Estas fueron algunas de las cuestiones surgidas de la lectura de El material humano, la bitácora ficcional de Rodrigo Rey Rosa. Elogiado por Roberto Bolaño, el trabajo literario del guatemalteco aborda de lleno las contradicciones de la violencia y el postrer sinsentido de la barbarie. En las casi 200 páginas del aludido libro, el narrador –trasunto del autor– se interna en el laberinto de los archivos de la policía de su país con la idea de conocer en detalle los casos de los artistas perseguidos por las fuerzas represivas del Estado o cómplices de ellas. Muy rápido debe abandonar dicha meta: los legajos y las fichas se amontonan con el caprichoso orden del azar. Dejado atrás el inicial desconcierto, el escritor se topa con un personaje y con un dato. De esas cumbres de papel amarillento brota el nombre de Benedicto Tun, un criminalista de origen indígena, un tipo hecho a pulso en una sociedad marcada a fuego por los prejuicios raciales. La discutible probidad de Benedicto –¿pudo mantenerse limpio a pesar de ser un engranaje más de una máquina de muerte?– es el hilo conductor de las pesquisas. El dato hallado también contribuye a dinamitar las versiones aceptadas sin antes someterlas a escrutinio. Durante años el narrador creyó que los responsables del secuestro de su madre –un jaque a la paz mental de la familia–fueron agentes estatales corruptos.
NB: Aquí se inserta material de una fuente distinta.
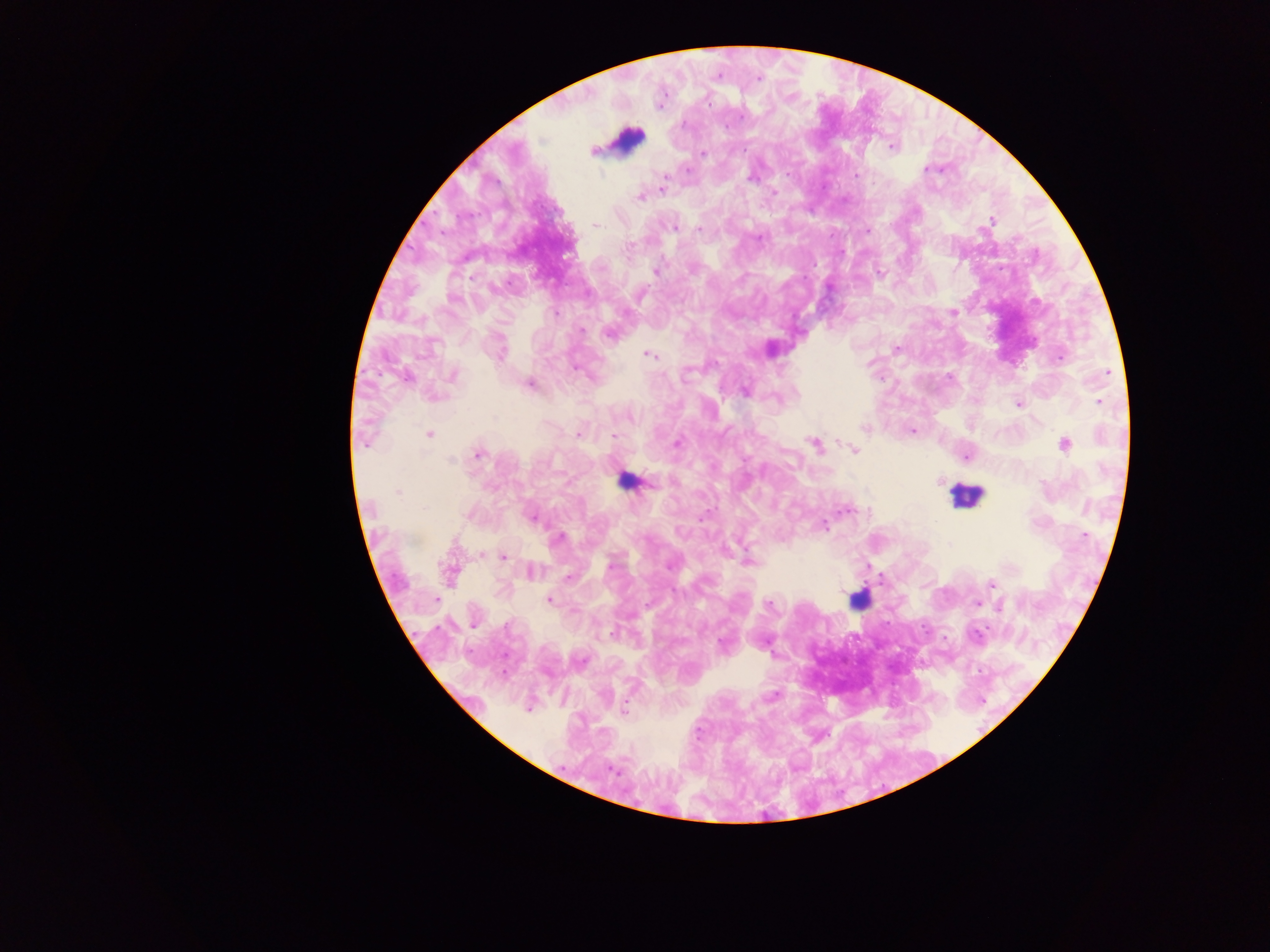
{
  "image_size": "1270×952 pixels",
  "capture": "mobile-phone photograph through a microscope",
  "leukocyte_locations": "approximate centers as {x, y} in pixels: {626, 139}, {626, 482}, {965, 495}, {858, 599}",
  "preparation": "thick blood film",
  "country": "Ghana",
  "malaria_parasite_locations": "approximate centers as {x, y} in pixels: {717, 77}, {759, 78}, {709, 104}, {742, 116}, {891, 147}, {593, 152}, {703, 154}, {687, 169}, {927, 169}, {855, 175}, {664, 178}, {750, 178}, {663, 189}, {774, 192}, {640, 198}, {990, 221}, {595, 224}, {675, 228}, {699, 229}, {867, 231}, {759, 238}, {629, 246}, {655, 271}, {953, 312}, {556, 314}, {582, 330}, {608, 334}, {897, 349}, {501, 354}, {648, 355}, {1060, 357}, {576, 369}, {1107, 373}, {453, 375}, {406, 377}, {685, 378}, {530, 384}, {745, 391}, {1099, 402}, {1018, 404}, {630, 419}, {865, 428}, {913, 431}, {429, 435}, {578, 435}, {614, 435}, {677, 443}, {815, 445}, {1065, 445}, {853, 450}, {479, 454}, {966, 456}, {451, 460}, {940, 481}, {398, 492}, {424, 508}, {847, 510}, {468, 514}, {532, 517}, {824, 525}, {1085, 535}, {559, 538}, {949, 543}, {481, 554}, {504, 557}, {749, 561}, {610, 566}, {531, 570}, {449, 573}, {569, 577}, {991, 584}, {550, 600}, {977, 603}, {769, 605}, {999, 606}, {475, 623}, {613, 633}, {975, 635}, {773, 697}, {625, 709}, {612, 769}",
  "field_of_view": "single"
}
En el dédalo encuentra al minotauro: otros, cercanos a sus simpatías ideológicas, cometieron el crimen. La atmósfera de peligro agudiza la percepción del lector de andar con la brújula rota en una historia rebosante de dramas subterráneos.

Los novelistas –dijo en un ensayo Haruki Murakami– no son gente muy inteligente. Talvez el best-seller japonés se refería a la actitud vital del oficiante de un arte centrado en la duda y no en la certeza. Por su parte, Vargas Llosa resaltó en una conferencia reciente la importancia de suspender los prejuicios políticos a la hora de sentarse ante el computador a escribir ficción. A fin de cuentas, el novelista –le ocurre al de El material humano– se transforma mientras combate con las palabras. Quizá el principal desafío de los letrados colombianos de hoy sea el de evitar a toda costa el tono edificante y husmear en las grietas y las sombras del periodo abierto el 2 de octubre de 2016.